El honor que se les rinde es, en definitiva, veneración a Dios, cuyo amor y misericordia aparece en los santos como poder creador. Negar el culto a los santos es un desprecio de la obra de Dios.
Encontramos las primeras huellas de culto a los santos en el siglo II. Primero se refiere a los mártires, Apóstoles y profetas (el día de la muerte es día natalicio para el cielo: Martirio de San Policarpo 18, 3). Desde el siglo IV se extiende a los no-mártires, a los confesores y a las vírgenes, así como a los ángeles. Desde el principio se distingue con claridad entre el culto a Cristo y el culto a los santos.
En el Martirio de San Policarpo (escrito hacia 156) se dice: «Adoramos a Cristo porque es el Hijo de Dios. Amamos convenientemente a los mártires como discípulos e imitadores del Señor por su insuperable afecto a su Rey y Maestro» (17, 3). San Jerónimo justifica el culto y la intercesión de los santos contra las objeciones de Vigilancio (Contra Vigilantium, 6; Carta 109, 1). También San Agustín defiende el culto a los mártires contra el reproche de que es adorar a hombres.
El culto a los santos se distingue tanto de la veneración natural a las personalidades históricas, como del culto a Dios: de la primera, porque se dirige a un hombre debido a sus trabajos a favor de la configuración del mundo, del segundo, porque es adoración. En el culto a los santos es ensalzado un hombre por amor a la gloria de Dios de la que él participa, que supera todo honor humano y sólo es aprehensible por la fe. Ensalzamos a los santos porque reinan con Cristo.

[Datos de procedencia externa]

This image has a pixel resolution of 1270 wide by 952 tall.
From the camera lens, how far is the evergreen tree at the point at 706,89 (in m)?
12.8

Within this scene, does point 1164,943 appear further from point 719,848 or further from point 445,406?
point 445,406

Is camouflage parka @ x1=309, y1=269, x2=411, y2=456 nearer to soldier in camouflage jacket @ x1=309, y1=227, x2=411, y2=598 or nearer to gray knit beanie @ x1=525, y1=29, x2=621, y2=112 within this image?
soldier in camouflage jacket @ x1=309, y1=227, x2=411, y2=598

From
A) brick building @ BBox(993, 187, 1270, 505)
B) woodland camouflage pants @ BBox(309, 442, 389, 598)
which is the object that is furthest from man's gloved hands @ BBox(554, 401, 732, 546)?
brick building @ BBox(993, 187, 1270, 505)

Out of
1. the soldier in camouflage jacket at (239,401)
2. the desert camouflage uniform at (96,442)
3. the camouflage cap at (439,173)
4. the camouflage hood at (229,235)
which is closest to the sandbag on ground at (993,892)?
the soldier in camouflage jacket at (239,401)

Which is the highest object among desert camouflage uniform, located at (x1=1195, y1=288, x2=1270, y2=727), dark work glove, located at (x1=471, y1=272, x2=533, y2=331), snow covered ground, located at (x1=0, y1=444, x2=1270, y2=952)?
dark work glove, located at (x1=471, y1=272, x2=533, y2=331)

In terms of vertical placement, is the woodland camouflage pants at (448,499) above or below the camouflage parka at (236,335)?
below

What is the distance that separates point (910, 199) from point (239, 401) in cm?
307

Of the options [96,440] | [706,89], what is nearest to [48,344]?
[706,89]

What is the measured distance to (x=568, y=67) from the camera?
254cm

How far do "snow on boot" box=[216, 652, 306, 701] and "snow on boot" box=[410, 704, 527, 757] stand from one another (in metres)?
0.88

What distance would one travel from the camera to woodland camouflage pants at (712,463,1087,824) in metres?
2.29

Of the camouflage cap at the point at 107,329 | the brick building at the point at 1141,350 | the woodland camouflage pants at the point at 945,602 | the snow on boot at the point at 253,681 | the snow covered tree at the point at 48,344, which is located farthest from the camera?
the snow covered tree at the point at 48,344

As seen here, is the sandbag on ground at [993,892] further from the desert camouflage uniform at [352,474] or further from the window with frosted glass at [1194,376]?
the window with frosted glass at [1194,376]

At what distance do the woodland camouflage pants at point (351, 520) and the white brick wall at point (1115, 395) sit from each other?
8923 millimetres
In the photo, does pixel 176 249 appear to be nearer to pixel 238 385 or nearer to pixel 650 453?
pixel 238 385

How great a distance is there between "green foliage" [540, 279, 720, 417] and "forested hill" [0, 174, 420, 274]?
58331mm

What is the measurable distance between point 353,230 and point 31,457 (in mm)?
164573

Los santos son, por tanto, venerados por Dios. Se trascienden a sí mismo y apuntan a Dios. Damos cultos a Dios por El mismo. No podemos ir más allá de Él. En Él se queda inmóvil nuestra veneración. A El podemos y tenemos que ofrecernos sin reservas. Él es el Dominador, el Santo, el Amor, el Infinito, el Incomprensible. Sólo Él, el omnipotente Santo y Santo Omnipotente, puede santificarnos y sanarnos, redimirnos y salvarnos.
En el culto a los santos es aludido Dios mismo. Nada tiene que ver, pues, con el politeísmo. Los santos no han ocupado el puesto que dejaron los dioses antiguos. En el culto a los santos veneramos a Dios, que se muestra poderoso en los santos, que ha vencido en ellos el pecado y la insuficiencia hasta la raíz del ser y representa en ellos su omnipotente santidad y su santa omnipotencia. Terminológicamente se han consagrado los nombres de latría, para el culto a Dios; dulía, para el culto a los santos, e hiperdulía para El culto a la Virgen.